Malthus’s argument, laid out in his Essay on the Principle of Population, begins with condescending absolutism: The quantity of land is the ultimate arbiter of how much can be produced, and the unwashed masses will always breed until they’ve used up the maximum productive capacity of the land. This leaves populations condemned to live on subsistence incomes, with birth rates matched by death rates, in turn determined by the difficulty of acquiring food. The only way to improve lives, Malthus concludes, is to shrink population sizes. Offering relief to the poor simply creates more miserable paupers.
Within Malthus’s lifetime, however, the quantity of land stopped being the primary determinant of a country’s output: We began making a lot more stuff in a lot less space. The world’s output in 1820 was smaller than South Korea’s GDP today, according to statistics from British economist Angus Maddison. Global agricultural output has tripled since 1950 alone, while global GDP has increased eightfold. Out of 140 economies tracked by Maddison between 1950 and 2000, all expanded, and only four didn’t at least double in size. Eighty-eight percent saw rising incomes per capita (so much for a subsistence income), and none saw a decline in population. All those extra people can’t eat the industrial and services output that accounts for the majority of GDP growth, of course. But with the money they make, they can tap into what is now a $600 billion global trade in agriculture.
As for the fertility habits of poor people, John Stuart Mill was pointing out by the mid-19th century that Western European incomes were rising while population growth rates were shrinking in a most un-Malthusian manner. And that pattern, too, has spread worldwide. Between 1960 and 2000, fertility rates fell in all but four of 187 countries for which we have data. The average decline was 42 percent. Improved child health has been a particularly powerful force behind lower fertility rates — despite Malthus’s skepticism that lower child mortality would play any role in escaping the subsistence trap.

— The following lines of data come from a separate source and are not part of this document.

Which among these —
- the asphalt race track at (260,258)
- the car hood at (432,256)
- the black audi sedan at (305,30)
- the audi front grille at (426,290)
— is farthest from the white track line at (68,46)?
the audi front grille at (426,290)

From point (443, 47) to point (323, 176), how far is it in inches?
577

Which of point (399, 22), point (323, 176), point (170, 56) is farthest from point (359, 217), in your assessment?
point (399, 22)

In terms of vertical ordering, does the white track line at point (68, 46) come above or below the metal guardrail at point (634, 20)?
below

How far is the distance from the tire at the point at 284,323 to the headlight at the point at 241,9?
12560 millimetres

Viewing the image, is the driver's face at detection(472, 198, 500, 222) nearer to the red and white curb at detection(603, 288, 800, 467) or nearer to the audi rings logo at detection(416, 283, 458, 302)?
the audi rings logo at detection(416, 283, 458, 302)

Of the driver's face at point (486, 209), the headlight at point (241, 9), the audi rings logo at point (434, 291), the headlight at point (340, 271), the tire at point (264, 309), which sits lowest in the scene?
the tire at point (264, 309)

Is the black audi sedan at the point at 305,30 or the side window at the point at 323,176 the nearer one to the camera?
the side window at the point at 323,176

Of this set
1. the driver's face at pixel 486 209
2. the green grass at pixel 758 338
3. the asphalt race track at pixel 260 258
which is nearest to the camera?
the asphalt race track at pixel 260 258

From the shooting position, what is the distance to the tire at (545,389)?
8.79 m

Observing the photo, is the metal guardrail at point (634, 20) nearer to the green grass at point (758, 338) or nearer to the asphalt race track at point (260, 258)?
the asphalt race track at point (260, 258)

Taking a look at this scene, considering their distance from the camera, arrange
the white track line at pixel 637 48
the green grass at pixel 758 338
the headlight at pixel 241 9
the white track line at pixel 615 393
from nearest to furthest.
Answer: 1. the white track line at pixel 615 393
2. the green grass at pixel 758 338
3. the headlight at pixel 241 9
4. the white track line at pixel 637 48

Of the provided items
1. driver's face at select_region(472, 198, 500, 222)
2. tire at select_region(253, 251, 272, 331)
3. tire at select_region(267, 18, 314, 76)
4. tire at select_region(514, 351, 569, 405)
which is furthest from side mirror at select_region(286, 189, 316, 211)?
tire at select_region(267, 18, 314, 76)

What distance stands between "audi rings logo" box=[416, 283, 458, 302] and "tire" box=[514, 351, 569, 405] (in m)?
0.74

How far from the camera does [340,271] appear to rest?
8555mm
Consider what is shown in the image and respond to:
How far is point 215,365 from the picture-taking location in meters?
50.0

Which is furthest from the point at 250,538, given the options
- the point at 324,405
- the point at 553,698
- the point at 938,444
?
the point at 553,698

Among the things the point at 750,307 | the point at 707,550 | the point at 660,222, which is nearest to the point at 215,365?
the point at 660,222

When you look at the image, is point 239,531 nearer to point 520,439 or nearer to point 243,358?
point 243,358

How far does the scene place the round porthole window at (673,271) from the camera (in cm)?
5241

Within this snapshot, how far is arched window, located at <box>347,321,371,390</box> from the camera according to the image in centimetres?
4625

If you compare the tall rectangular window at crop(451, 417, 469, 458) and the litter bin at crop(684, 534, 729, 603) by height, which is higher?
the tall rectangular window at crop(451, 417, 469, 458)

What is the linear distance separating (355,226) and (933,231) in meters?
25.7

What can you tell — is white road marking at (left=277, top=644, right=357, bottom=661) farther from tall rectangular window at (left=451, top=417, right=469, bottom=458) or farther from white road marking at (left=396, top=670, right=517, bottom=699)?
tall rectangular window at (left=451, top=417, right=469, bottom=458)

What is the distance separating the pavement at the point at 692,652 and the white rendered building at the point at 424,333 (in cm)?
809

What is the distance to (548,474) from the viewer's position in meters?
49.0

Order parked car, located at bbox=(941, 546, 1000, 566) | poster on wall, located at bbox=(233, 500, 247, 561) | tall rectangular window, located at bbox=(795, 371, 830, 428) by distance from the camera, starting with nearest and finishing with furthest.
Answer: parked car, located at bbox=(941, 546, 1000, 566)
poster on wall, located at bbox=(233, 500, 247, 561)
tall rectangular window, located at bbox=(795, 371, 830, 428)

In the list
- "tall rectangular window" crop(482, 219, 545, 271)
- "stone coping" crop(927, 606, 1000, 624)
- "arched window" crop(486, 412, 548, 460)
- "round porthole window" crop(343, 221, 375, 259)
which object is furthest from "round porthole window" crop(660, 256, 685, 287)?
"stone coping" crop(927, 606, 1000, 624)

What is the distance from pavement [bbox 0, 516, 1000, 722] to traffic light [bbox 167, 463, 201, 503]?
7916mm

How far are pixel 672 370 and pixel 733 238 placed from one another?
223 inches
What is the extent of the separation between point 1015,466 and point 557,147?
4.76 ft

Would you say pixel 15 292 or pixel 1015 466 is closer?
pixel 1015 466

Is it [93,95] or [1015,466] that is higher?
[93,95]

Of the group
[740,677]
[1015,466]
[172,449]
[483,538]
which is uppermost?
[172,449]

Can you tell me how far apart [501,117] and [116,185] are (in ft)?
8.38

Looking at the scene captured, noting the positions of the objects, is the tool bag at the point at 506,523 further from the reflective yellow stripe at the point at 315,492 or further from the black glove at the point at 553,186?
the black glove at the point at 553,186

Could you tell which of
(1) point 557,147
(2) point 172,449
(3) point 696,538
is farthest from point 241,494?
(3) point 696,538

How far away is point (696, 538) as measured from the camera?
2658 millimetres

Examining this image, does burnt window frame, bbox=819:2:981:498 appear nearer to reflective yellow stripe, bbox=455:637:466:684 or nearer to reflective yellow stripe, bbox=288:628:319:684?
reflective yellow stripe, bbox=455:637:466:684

But what about the future? Won’t Malthus eventually get the last laugh? Don’t bet on it. Food prices have risen in the last couple of years, but not because we’re reaching the limits of our productive capacity to prevent global starvation. The largest factor behind recent price increases is U.S. subsidies that divert 80 million-plus tons of corn into ethanol production each year, World Bank economist Donald Mitchell has calculated. And though today’s global population of 6.8 billion is more than nine times what it was at Malthus’s birth, experts reckon we could support a population that’s twice as big or more without running out of food. Indeed, 1.6 billion people on the planet today are overweight — far more than the 1 billion who are undernourished. And the ubiquitous decline in fertility worldwide suggests, pace Malthus, that giving poor people a little more money really would permanently reduce the number of malnourished.
Lately, the Malthusian cart has been hitched to the horse of global environmental sustainability. As Population Bomb author Paul Ehrlich phrased it, “The overriding reason to care about the population explosion is its … impact on the environmental systems that support civilization.” Malthus’s model suggests the solution to the world’s problems is to stop the poor from breeding. But if you are concerned about overconsumption, that’s absolutely the wrong place to start. The planet’s poorest 10 percent receives only 0.6 percent of the world’s income. And sub-Saharan Africa’s population accounts for about 2 percent of global carbon dioxide emissions. So if you want to slow climate change through population control, don’t look to Niger or Mali; Donald Trump and the rest of the Forbes rich list should be first to the vasectomy table.
Malthus’s ideas weren’t entirely unconstructive — he believed civil liberties and education were key to improving the lives of the poor, for example. And no matter how flawed their logic, modern-day Malthusians such as Sachs back a range of good policies, such as ensuring widespread access to safe and effective birth control (a fix Malthus thought immoral). But the dystopian model at the core of Malthusianism is way off base. If impending disaster is what it takes to get us off the couch, there are plenty of urgent catastrophes to worry about. The two-century-old musings of a gloomy English parish priest shouldn’t be among them.